During the vegetative stage, the primary goal of the cannabis plant is to grow and expand the roots, branches, and leaves. They need as much sunlight as they can get to fuel rapid growth and development.
To be on track, germinate the seeds anytime between the spring equinox and late-April. Some push it to late-May. What should happen is that the plants are already outside when the summer solstice arrives by June 20-22.
Note: Ideally, you should jumpstart the growing process when the days are long, and the temperatures are warm. But in some places, the March weather is still too cold or erratic. If so, consider germinating and raising the plants indoors first. Bring them outside once the weather conditions have more or less stabilized. Remember, they need to be outdoors before summer rolls in.
This final growth stage is all about budding and producing resin. During this time, the photoperiod also plays a vital role. That is because cannabis plants require a 12-12 light cycle – or 12 hours of light and 12 hours of darkness – to bloom.
As the days become shorter towards the end of summer (or the start of autumn), the plants naturally receive less sunlight. It also indicates that they are almost at the end of their life cycle. In response, the plants will begin flowering so they can reproduce before winter.
If you’re right on schedule, the buds should be ready for collection by the autumnal equinox, which occurs at around September 22-23. It is important to harvest before the cold sets in. Otherwise, the buds may become moldy. The assumption, of course, is that most of the trichomes have turned milky or cloudy in color, indicating maximum potency. At this point, around 60% to 70% of the pistils would have also have become darker.
Note: During the dark cycle, avoid light leaks at all costs. Street lamps and motion sensor lights are common culprits. They can confuse marijuana plants and cause them to revert to the vegetative stage. Worse, the plants can get stressed out, become hermaphrodites, and release pollen everywhere. This can spoil an otherwise high-quality harvest. Consider using garbage bags or light-proof tarps to keep the surroundings pitch-black.
How Much Sunlight for Autoflowering Strains
Autoflowering seeds grow into plants that do not rely on light changes to start blooming. Instead, they flower automatically, usually after 2-4 weeks of vegetating. After 6 to 8 more weeks, you can begin harvesting the buds.
Modern autos, in general, prefer longer days or more sunlight exposure. But really, you don’t have to worry too much.
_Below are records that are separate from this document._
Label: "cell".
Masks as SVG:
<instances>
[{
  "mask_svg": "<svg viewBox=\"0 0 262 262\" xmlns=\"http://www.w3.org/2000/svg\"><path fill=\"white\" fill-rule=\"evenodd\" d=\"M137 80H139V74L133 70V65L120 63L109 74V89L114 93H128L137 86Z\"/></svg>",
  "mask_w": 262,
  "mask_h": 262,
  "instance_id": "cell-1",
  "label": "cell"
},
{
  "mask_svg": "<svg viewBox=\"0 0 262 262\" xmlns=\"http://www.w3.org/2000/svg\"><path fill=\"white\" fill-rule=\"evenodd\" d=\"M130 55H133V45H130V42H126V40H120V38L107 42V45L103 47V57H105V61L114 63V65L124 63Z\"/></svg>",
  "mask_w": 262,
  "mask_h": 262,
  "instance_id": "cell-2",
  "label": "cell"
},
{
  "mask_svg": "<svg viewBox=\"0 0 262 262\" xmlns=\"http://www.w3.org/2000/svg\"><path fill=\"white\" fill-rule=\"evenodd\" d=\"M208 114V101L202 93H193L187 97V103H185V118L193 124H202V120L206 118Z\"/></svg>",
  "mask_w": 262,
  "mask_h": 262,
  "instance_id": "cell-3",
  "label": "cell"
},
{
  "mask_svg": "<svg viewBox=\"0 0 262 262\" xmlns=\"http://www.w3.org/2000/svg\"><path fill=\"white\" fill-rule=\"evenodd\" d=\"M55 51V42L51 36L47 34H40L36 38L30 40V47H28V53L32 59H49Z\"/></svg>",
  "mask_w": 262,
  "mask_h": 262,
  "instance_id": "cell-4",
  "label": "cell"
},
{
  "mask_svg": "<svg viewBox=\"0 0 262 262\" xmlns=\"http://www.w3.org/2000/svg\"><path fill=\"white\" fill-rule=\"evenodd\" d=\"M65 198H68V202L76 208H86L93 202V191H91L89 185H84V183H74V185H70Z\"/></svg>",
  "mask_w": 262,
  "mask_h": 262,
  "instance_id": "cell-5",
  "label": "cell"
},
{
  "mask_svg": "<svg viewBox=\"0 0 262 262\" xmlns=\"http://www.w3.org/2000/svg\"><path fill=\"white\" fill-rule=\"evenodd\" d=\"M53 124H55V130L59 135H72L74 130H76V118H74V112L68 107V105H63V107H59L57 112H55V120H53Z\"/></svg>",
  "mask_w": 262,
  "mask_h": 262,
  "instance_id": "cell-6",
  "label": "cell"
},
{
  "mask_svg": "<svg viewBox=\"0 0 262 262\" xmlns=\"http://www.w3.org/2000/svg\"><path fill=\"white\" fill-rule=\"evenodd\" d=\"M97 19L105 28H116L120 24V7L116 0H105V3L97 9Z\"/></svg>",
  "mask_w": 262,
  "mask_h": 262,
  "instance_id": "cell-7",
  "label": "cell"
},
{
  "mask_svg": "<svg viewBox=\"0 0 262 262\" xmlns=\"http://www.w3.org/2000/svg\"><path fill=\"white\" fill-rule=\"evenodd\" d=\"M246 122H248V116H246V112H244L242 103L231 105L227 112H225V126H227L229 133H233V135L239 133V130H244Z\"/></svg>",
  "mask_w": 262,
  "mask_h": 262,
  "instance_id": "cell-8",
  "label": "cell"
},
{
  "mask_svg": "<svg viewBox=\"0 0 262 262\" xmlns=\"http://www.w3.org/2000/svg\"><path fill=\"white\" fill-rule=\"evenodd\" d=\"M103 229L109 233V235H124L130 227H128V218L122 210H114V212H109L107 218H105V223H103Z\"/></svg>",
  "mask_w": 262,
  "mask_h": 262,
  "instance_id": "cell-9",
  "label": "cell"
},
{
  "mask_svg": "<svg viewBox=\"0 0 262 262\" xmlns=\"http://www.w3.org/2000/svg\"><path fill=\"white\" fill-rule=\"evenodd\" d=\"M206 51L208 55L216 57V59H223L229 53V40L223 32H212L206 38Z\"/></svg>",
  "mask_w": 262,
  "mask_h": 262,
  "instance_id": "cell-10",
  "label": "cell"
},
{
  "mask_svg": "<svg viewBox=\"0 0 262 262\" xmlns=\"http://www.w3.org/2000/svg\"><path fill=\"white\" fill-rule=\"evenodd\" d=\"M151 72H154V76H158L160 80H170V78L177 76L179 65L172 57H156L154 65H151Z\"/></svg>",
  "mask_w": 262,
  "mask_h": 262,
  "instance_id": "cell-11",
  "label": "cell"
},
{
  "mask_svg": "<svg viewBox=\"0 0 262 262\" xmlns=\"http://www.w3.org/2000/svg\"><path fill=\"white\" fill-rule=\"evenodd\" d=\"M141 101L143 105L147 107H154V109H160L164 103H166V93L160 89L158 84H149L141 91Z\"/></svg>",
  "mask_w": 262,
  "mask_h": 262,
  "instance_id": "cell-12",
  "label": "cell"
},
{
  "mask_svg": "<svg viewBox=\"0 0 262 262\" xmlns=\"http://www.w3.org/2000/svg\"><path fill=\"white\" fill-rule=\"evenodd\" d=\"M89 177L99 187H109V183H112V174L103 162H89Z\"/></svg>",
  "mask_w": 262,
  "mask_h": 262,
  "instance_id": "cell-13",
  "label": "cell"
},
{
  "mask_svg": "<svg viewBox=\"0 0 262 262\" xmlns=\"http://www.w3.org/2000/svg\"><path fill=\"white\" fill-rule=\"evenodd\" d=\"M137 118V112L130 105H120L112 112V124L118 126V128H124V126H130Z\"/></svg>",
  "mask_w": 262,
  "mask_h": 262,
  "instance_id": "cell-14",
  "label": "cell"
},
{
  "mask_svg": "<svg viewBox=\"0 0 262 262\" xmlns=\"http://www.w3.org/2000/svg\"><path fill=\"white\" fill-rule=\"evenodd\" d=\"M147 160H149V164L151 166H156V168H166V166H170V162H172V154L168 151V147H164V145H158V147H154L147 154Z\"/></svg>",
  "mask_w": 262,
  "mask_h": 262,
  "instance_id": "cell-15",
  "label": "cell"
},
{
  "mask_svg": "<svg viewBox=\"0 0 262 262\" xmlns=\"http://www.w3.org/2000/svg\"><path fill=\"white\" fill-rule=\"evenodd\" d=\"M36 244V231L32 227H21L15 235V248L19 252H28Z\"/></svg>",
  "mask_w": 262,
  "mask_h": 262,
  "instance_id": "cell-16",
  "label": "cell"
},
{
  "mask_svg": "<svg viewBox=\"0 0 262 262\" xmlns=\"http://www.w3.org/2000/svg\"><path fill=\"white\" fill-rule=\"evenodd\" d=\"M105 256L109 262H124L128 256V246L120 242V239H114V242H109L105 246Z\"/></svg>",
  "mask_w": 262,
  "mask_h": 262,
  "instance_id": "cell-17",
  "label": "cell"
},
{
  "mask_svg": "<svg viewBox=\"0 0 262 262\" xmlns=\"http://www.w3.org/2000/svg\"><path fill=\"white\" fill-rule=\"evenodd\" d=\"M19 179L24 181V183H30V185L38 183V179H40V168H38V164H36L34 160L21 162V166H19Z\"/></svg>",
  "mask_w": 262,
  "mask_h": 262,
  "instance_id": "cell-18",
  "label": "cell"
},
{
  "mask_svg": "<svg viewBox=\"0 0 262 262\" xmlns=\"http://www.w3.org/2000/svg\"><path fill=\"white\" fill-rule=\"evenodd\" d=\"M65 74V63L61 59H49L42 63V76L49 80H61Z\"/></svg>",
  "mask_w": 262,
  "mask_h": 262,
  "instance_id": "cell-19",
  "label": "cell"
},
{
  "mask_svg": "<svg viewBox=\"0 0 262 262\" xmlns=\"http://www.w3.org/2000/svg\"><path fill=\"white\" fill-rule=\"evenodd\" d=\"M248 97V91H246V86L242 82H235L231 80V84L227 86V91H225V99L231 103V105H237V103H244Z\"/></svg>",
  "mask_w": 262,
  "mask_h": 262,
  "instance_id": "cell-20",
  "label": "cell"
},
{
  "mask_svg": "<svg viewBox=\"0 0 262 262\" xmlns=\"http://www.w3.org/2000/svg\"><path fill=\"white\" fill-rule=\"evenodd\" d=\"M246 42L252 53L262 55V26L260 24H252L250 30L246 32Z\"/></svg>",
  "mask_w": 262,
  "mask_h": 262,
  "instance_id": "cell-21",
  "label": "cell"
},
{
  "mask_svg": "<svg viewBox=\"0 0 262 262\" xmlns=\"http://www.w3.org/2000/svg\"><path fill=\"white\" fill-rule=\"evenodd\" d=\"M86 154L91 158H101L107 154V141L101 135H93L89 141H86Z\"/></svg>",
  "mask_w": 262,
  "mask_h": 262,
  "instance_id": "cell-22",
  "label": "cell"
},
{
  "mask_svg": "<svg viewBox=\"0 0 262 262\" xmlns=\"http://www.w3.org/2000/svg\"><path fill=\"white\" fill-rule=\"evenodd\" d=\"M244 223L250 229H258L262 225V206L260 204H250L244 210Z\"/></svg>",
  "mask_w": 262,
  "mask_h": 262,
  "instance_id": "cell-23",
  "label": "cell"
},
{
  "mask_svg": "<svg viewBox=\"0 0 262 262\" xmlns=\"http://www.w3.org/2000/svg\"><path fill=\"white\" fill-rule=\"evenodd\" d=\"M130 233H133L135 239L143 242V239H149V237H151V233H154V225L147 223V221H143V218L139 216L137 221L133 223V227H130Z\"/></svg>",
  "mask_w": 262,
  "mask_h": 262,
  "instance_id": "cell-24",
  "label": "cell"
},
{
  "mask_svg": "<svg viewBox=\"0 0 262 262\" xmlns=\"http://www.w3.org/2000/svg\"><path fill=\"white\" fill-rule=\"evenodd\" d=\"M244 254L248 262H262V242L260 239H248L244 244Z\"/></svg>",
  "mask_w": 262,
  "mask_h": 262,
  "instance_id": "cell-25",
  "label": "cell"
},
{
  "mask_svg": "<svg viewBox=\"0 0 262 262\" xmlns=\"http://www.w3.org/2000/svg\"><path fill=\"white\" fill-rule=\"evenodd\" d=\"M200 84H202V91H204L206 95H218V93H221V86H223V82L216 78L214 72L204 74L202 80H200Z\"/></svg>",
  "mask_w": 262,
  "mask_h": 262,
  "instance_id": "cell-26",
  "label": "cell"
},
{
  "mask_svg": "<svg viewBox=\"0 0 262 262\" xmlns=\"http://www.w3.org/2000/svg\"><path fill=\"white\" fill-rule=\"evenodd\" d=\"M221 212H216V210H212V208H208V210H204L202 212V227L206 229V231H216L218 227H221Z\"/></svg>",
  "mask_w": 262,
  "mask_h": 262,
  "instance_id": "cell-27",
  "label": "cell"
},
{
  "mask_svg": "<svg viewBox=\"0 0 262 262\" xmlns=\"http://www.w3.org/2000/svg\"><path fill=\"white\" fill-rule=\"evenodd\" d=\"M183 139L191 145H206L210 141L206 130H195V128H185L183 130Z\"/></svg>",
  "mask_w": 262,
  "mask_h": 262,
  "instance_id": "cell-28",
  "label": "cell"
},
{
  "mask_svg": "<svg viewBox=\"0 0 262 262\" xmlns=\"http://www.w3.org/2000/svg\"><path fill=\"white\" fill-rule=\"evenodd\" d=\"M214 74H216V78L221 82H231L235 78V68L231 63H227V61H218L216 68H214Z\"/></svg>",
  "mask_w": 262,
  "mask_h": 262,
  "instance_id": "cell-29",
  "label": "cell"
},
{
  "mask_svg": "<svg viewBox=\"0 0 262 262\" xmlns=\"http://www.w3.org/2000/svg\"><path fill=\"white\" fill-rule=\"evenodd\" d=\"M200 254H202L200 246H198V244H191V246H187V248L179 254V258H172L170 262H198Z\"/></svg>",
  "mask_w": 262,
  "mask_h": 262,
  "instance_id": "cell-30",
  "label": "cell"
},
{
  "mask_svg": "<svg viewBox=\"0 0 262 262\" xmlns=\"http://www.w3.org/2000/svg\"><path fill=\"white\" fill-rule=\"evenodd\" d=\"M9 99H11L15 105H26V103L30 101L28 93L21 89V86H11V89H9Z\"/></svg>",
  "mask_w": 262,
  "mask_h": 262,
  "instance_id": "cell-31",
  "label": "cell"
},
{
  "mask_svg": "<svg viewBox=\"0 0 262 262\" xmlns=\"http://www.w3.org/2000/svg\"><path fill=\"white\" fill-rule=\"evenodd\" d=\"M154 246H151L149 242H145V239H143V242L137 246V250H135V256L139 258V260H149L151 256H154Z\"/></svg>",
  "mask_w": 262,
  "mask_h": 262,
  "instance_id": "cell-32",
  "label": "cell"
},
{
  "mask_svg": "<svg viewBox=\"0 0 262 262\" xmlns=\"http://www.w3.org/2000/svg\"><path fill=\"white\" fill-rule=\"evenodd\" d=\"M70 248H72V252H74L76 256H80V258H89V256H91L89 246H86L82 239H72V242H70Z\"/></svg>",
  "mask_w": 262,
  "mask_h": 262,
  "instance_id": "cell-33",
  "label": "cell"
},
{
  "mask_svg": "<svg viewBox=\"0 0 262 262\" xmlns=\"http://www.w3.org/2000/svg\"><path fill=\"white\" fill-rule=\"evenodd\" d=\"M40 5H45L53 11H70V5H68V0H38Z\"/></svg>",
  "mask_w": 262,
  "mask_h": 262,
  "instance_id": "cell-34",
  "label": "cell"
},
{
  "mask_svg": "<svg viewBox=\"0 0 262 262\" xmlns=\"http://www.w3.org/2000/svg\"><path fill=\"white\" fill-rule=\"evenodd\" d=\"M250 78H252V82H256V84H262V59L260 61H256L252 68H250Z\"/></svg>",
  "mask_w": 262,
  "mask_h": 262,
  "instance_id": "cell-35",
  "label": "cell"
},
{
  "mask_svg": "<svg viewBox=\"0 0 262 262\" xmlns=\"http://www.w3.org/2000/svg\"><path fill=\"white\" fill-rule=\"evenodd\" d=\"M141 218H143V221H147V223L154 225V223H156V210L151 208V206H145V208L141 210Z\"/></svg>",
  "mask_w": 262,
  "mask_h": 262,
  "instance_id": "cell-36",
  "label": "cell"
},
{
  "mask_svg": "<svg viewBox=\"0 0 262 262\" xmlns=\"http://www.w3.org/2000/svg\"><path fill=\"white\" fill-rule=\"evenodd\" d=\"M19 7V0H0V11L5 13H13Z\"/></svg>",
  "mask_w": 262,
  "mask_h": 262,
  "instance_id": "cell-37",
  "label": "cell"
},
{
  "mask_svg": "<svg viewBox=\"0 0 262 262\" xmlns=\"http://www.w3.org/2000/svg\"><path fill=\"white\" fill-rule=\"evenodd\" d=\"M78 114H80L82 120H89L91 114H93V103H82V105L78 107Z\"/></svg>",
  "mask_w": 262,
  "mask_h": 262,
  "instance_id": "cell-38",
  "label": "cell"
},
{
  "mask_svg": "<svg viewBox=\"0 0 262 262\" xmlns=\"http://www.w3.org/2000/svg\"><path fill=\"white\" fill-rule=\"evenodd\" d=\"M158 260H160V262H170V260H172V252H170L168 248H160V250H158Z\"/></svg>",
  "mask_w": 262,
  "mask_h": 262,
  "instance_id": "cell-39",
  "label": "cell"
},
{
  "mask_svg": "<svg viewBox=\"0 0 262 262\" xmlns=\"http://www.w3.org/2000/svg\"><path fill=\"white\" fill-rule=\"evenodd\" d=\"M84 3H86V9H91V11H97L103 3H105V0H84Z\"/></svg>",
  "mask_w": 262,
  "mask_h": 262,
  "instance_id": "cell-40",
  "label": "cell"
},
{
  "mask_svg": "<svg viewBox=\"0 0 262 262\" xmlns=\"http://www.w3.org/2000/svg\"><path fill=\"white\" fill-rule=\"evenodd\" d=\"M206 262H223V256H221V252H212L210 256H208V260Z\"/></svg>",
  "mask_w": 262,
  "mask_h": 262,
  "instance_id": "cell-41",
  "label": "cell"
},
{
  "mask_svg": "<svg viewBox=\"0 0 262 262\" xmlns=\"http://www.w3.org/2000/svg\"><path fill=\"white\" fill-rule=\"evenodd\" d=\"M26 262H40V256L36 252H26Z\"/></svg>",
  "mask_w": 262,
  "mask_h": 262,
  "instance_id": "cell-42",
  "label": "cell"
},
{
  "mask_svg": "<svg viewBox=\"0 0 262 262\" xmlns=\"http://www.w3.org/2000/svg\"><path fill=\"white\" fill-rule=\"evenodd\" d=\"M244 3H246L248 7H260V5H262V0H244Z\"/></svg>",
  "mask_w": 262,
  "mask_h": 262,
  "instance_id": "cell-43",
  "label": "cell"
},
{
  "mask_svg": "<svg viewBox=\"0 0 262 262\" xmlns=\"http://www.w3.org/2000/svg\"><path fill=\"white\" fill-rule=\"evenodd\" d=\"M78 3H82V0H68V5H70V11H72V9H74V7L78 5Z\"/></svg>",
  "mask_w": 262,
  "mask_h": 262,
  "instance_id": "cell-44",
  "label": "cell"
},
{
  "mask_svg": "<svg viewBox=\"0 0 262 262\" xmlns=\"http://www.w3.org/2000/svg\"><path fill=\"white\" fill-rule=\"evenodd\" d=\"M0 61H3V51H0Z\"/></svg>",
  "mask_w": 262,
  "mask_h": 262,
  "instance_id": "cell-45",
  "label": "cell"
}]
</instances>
Compared to photoperiods, they can endure light interruptions and sparse sunshine much better.
A more pressing concern for autos is when to begin growing. If you start by early spring, for example, you can harvest multiple times in a year. Because of their short life cycle, you could start another batch summer, and then in early autumn.
Choose an Optimal Spot
Selecting the gardening site for your outdoor marijuana plants is, without a doubt, one of the most critical decisions you’ll make as a grower. It can be the difference between explosive yields and a meager harvest.
As a rule of thumb, the chosen spot should receive at least five hours of direct sunlight and five more hours of continuous indirect sun exposure every day. Also, during the height of summer, the sun can shine for over 12 hours a day. You want to take advantage of that.
If possible, opt for areas that face the south, which typically get the sun all day. Make sure there are no obstructions like houses, buildings, or large trees. Also, do not forget to keep the plants out of sight. The last thing you want is for pedestrians to notice the garden.